Ils demeurèrent silencieux jusqu’à la villa. Dans l’âme de Lise s’agitait une anxiété atroce. Serge allait certainement lui demander raison de sa résistance, et elle s’apprêtait à lutter avec énergie, si elle ne pouvait le convaincre autrement.

Mais le prince paraissait avoir complètement oublié l’incident. Il se montra seulement, pendant les jours qui suivirent, un peu plus despote encore que de coutume, — sans doute pour bien pénétrer sa jeune femme de l’inutilité d’une révolte. Même lorsqu’elle était hors de sa présence, Lise sentait peser lourdement sur elle cette volonté tyrannique, qui s’exerçait sur les plus petits détails. La chaîne d’or que Serge lui avait attachée au poignet était vraiment symbolique : la princesse Ormanoff était une esclave, et le maître revendiquait jusqu’à la domination de sa conscience et de toute son âme.

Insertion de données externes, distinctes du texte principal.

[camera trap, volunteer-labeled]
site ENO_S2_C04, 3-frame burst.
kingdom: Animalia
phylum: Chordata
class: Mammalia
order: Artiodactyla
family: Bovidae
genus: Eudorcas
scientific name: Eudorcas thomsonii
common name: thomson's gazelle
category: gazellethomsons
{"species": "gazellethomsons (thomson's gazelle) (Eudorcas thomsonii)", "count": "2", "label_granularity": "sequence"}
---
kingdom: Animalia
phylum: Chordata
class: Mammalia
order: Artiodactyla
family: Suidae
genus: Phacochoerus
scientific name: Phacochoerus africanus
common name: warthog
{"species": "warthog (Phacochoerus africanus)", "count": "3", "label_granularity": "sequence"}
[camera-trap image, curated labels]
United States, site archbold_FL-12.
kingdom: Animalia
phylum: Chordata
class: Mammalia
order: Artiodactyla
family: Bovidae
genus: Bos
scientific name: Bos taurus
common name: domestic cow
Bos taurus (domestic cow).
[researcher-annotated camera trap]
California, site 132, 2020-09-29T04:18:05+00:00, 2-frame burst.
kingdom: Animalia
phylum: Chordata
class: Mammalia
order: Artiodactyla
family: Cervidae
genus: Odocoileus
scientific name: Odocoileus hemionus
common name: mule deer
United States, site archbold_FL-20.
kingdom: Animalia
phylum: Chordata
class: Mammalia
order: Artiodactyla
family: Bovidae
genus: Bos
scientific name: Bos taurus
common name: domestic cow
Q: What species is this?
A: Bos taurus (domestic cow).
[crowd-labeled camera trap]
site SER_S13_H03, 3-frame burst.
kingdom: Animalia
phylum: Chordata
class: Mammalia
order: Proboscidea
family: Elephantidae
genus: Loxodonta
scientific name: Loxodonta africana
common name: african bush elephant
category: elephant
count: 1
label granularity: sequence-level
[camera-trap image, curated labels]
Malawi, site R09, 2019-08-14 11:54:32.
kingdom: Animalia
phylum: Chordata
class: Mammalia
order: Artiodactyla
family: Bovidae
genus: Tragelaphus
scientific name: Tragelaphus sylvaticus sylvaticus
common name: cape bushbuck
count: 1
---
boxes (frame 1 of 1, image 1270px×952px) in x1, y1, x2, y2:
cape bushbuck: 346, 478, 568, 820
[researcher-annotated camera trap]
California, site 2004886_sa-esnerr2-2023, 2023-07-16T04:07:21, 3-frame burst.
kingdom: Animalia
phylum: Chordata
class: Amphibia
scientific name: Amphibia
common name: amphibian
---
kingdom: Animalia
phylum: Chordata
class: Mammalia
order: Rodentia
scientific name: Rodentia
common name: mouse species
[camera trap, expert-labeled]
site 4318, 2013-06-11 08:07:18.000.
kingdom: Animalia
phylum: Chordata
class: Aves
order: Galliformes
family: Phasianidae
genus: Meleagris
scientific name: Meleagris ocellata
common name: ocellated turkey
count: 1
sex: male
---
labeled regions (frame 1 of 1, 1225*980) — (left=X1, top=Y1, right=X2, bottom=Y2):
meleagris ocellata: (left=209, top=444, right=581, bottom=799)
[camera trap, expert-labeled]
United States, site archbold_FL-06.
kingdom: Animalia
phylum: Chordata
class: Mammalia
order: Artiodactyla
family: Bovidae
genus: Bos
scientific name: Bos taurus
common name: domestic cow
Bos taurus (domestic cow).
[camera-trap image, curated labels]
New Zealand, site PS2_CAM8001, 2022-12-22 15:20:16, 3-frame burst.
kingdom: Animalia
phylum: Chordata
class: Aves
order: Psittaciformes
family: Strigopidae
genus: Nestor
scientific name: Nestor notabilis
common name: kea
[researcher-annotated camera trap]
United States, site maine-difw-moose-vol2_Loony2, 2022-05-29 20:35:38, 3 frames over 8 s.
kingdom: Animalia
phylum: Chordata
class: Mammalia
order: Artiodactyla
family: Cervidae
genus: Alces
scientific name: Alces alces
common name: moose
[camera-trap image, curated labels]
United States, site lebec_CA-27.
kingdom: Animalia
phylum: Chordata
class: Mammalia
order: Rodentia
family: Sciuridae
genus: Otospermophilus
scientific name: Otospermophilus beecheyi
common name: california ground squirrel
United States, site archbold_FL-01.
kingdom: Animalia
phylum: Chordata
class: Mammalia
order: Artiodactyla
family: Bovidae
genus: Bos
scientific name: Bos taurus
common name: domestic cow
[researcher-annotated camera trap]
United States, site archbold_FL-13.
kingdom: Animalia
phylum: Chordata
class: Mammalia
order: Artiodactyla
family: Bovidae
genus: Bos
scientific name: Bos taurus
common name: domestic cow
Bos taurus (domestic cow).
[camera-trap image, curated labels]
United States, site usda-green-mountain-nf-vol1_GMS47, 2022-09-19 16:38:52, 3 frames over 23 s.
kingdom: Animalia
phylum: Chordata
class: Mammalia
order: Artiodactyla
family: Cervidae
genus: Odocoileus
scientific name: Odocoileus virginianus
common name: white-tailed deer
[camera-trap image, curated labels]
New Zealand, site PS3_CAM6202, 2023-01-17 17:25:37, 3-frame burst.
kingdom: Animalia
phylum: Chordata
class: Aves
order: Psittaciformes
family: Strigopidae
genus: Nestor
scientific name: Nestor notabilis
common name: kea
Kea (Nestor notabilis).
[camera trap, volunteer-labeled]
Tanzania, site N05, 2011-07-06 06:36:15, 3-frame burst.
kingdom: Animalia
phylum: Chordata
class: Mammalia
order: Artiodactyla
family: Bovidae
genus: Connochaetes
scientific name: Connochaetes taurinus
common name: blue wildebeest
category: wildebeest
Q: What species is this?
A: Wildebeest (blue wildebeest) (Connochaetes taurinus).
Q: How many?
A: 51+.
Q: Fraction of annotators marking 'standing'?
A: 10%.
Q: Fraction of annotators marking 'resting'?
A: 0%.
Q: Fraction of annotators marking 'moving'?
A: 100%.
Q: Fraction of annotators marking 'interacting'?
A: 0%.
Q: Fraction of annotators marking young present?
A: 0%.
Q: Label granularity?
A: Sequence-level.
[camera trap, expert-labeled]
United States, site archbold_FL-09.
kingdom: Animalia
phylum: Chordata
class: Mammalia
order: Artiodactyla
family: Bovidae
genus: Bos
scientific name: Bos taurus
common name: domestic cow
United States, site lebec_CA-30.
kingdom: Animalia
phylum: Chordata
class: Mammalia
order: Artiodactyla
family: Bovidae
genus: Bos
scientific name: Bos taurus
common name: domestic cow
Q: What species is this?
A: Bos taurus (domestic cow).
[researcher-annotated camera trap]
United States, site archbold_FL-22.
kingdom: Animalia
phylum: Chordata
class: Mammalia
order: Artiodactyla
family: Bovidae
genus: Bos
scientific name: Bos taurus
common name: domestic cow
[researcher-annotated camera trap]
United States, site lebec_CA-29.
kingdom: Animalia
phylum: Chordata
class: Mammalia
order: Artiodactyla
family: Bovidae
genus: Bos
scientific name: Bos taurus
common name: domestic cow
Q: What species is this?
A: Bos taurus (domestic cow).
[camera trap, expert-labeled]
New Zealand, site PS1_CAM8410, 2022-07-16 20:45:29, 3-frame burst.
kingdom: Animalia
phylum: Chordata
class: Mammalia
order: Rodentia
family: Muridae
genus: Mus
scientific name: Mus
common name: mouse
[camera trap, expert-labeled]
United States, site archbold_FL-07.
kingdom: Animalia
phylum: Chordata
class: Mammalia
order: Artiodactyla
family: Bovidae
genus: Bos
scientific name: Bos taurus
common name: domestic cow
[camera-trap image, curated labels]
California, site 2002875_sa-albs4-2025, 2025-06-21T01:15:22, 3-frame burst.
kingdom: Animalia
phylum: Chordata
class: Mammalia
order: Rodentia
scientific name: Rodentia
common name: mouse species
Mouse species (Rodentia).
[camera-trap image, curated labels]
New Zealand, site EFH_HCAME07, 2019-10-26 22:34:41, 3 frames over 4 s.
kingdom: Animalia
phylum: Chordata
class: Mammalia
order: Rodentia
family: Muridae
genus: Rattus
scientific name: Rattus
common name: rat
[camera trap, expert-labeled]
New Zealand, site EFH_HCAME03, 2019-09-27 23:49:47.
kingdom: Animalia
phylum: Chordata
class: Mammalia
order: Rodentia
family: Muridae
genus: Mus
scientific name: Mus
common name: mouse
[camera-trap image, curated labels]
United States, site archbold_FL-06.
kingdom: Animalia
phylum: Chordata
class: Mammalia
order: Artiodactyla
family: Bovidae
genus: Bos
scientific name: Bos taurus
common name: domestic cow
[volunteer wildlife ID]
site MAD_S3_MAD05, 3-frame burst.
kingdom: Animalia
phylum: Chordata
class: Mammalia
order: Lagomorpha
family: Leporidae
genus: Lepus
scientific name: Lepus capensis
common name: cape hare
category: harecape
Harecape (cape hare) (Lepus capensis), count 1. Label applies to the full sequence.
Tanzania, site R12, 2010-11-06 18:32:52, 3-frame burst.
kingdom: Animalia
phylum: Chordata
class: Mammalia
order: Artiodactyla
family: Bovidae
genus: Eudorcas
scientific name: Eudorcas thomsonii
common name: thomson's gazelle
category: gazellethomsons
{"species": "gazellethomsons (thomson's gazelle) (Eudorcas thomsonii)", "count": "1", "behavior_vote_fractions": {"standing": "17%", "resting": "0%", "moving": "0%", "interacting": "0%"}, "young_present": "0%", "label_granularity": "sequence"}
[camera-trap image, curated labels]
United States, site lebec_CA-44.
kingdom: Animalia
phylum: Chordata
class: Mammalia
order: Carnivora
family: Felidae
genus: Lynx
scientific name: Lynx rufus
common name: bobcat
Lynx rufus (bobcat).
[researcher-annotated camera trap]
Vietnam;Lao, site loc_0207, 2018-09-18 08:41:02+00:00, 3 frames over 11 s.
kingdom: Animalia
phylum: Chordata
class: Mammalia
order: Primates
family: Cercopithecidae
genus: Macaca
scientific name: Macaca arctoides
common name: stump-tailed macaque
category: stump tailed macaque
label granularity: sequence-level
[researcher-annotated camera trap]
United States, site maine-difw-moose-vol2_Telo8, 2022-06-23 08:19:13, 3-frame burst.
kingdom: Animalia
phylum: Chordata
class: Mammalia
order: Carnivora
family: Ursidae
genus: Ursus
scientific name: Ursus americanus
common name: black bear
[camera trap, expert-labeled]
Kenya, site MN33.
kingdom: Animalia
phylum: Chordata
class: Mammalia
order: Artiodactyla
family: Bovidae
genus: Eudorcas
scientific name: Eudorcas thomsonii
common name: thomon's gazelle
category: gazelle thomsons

Elle savait aussi maintenant quel rôle lui était dévolu près de cet étrange époux. Serge Ormanoff était un dilettante qui voulait voir autour de lui la beauté sous toutes ses formes. Parmi les raffinements de luxe et d’élégance exquise dont il s’entourait, l’un des principaux consistait dans la présence d’une jeune femme, très belle, aux mouvements souples, d’une grâce idéale, et dont les toilettes étaient un poème d’art délicat. Celles-ci devaient toujours s’harmoniser parfaitement avec le cadre dans lequel la jeune princesse était appelée à se trouver, à telle ou telle heure de la journée, et il était arrivé deux fois qu’elle avait dû changer de robe, celle dont Dâcha l’avait revêtue, d’après les instructions du prince pourtant, ayant choqué par un détail quelconque l’œil d’esthète de Serge.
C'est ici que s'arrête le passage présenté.